Uczniowie cierpią w milczeniu. To jeden z najgorszych skutków ubocznych reformy

Wiktoria Dróżka
W ostatnim czasie dużo więcej mówi się o wypaleniu zawodowym. Zostało precyzyjnie zdefiniowane – do tej pory odnosiło się je tylko do osób dorosłych, głównie w kontekście zawodów, które obciążają emocjonalnie. Mam na myśli lekarzy, pielęgniarki, nauczycieli, psychologów, choć lista "niebezpiecznych zawodów" wydłuża się z roku na rok. Stres stał się naszą codziennością. Nie wiadomo dlaczego nikt nie pomyślał, że syndrom wypalenia, może dotyczyć również dzieci. Rosnące wymogi i oczekiwania sprawiły, że pojęcie przeniesiono również młodzież uczęszczającą do szkoły.
Uczniowie z dużych miast narażeni na wypalenie uczniowskie. 123rf.com
Ciężkie czasy naszych dzieci
Badanie zrealizował Instytut Edukacji Pozytywnej, który angażuje się we wdrażanie zmian na każdym etapie systemu edukacyjnego funkcjonującego w Polsce.
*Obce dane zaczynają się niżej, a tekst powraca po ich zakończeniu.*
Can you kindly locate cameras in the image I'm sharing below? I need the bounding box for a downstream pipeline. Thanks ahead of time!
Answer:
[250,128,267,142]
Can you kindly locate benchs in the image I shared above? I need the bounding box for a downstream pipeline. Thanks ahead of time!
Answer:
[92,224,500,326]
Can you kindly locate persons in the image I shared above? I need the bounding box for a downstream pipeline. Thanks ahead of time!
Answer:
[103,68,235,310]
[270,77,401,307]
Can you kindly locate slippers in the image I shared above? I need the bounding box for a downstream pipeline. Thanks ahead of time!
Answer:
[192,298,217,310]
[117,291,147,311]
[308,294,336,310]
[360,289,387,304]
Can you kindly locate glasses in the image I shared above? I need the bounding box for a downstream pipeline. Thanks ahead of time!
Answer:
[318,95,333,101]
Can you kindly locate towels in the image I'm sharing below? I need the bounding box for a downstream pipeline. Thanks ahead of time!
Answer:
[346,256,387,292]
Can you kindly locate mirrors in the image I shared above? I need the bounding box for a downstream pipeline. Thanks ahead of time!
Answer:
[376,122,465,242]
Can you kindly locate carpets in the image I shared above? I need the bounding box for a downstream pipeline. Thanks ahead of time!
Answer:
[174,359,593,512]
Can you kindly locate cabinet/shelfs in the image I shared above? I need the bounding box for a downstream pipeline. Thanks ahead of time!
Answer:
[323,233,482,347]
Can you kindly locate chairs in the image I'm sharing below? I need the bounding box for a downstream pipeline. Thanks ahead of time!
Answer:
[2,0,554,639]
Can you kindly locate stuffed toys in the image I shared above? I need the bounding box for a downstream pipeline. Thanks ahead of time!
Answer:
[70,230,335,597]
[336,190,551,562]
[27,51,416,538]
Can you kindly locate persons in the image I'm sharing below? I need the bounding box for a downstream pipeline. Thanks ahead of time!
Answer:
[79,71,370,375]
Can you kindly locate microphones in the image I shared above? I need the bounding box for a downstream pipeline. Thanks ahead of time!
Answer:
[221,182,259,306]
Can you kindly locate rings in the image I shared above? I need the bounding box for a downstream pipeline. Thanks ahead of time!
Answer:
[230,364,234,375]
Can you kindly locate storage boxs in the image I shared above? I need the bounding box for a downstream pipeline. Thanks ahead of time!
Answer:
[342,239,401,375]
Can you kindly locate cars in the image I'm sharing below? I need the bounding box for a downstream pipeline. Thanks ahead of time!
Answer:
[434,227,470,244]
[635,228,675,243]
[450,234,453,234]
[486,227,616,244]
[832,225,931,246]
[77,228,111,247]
Na podstawie zgromadzonych odpowiedzi wykazano, jakie objawy dają podstawy do zdiagnozowania "wypalenia uczniowskiego". Wśród nich najczęściej wymienia się:
– spadek motywacji,
odczuwanie długotrwałego stresu,
– spadek samooceny (aż u 73 proc. dzieci).

Zbadano 9 tys. dzieci w wieku 6-17 lat, ze 142 szkół, aby sprawdzić, jak znoszą stres w szkole. Coraz częściej mamy do czynienia z tzw. "wypaleniem uczniowskim", które funduje dzieciom coraz większe tempo życia, rosnące oczekiwania, nadmiar informacji i zadań.
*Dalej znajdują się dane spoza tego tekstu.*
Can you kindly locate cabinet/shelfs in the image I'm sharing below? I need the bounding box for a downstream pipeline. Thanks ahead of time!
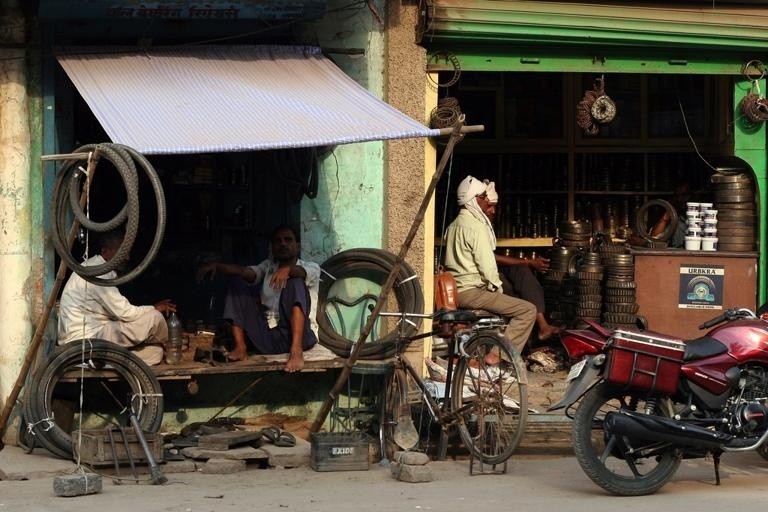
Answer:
[433,77,730,248]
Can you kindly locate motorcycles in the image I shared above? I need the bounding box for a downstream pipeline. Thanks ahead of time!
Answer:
[544,299,768,499]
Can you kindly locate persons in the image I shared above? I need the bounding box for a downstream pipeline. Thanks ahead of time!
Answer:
[494,254,567,342]
[647,178,701,250]
[55,236,178,366]
[446,174,536,370]
[206,226,321,372]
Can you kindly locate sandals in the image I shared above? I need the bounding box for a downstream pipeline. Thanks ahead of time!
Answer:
[261,426,296,447]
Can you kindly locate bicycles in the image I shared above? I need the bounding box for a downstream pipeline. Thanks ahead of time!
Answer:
[366,302,532,477]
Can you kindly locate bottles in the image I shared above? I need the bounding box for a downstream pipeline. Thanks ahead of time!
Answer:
[165,311,183,364]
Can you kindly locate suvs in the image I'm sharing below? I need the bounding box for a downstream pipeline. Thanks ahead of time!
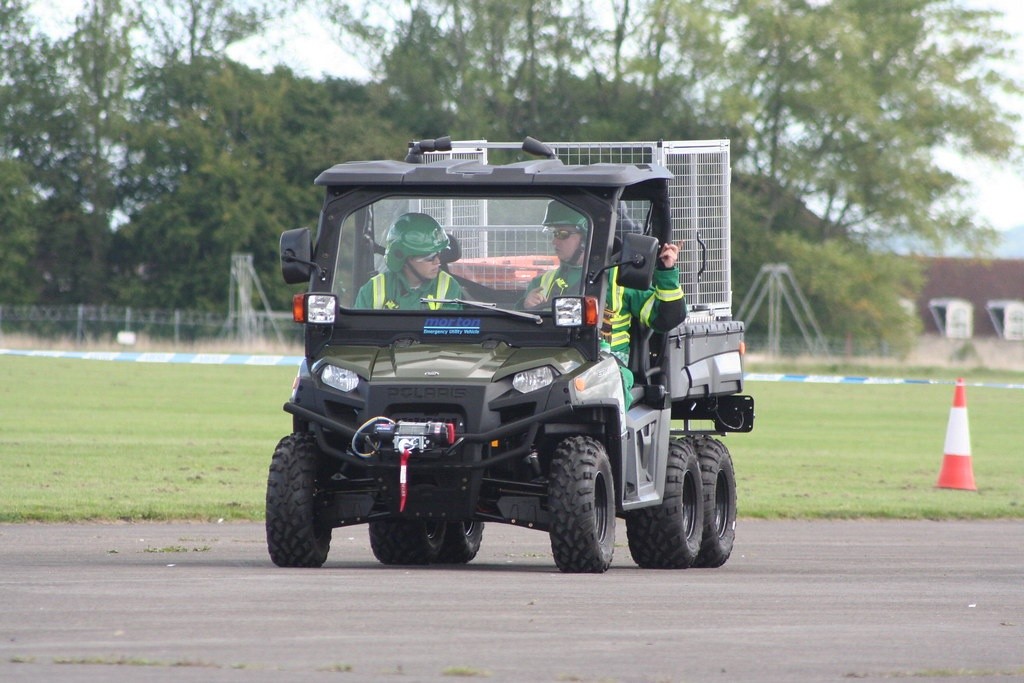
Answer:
[265,137,755,572]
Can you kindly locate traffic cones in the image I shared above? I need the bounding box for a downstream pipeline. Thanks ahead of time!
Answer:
[936,374,977,494]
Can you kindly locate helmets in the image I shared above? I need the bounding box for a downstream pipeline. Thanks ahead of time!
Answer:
[383,212,449,272]
[543,201,591,238]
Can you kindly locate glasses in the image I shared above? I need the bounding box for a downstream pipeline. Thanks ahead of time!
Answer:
[551,230,580,238]
[407,250,442,263]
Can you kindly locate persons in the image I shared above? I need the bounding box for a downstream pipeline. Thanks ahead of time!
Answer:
[516,201,687,411]
[354,212,463,310]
Autorzy badania precyzują, że pod pojęciem wypalenia uczniowskiego rozumieją stan, w którym uczeń lub uczennica przestają czerpać satysfakcję z nauki szkolnej, czują się przepracowani i niedoceniani.

Wycinek miejskiej rzeczywistości
Badania nie są reprezentatywne dla całej populacji uczniów. Były przeprowadzane przede wszystkim wśród dzieci ze szkół miejskich. – Szkoły wiejskie też były uwzględnione w naszych badaniach, ale było ich zdecydowanie mniej niż szkół z większych i mniejszych miast – informuje Małgorzata Nowicka, prezes fundacji Instytut Edukacji Pozytywnej (IEP), która z wykształcenia jest pedagogiem.

To ważny sygnał dla opiekunów i pedagogów. Gdzieś w przestrzeni społecznej zginęła atmosfera wsparcia, a zastąpiła ją walka uczniów, rodziców i nauczycieli. Szkoda, bo chodzi o wspólne dobro. Termin wypalenia uczniowskiego warto potraktować poważnie, jako fazę alarmową, przed depresją.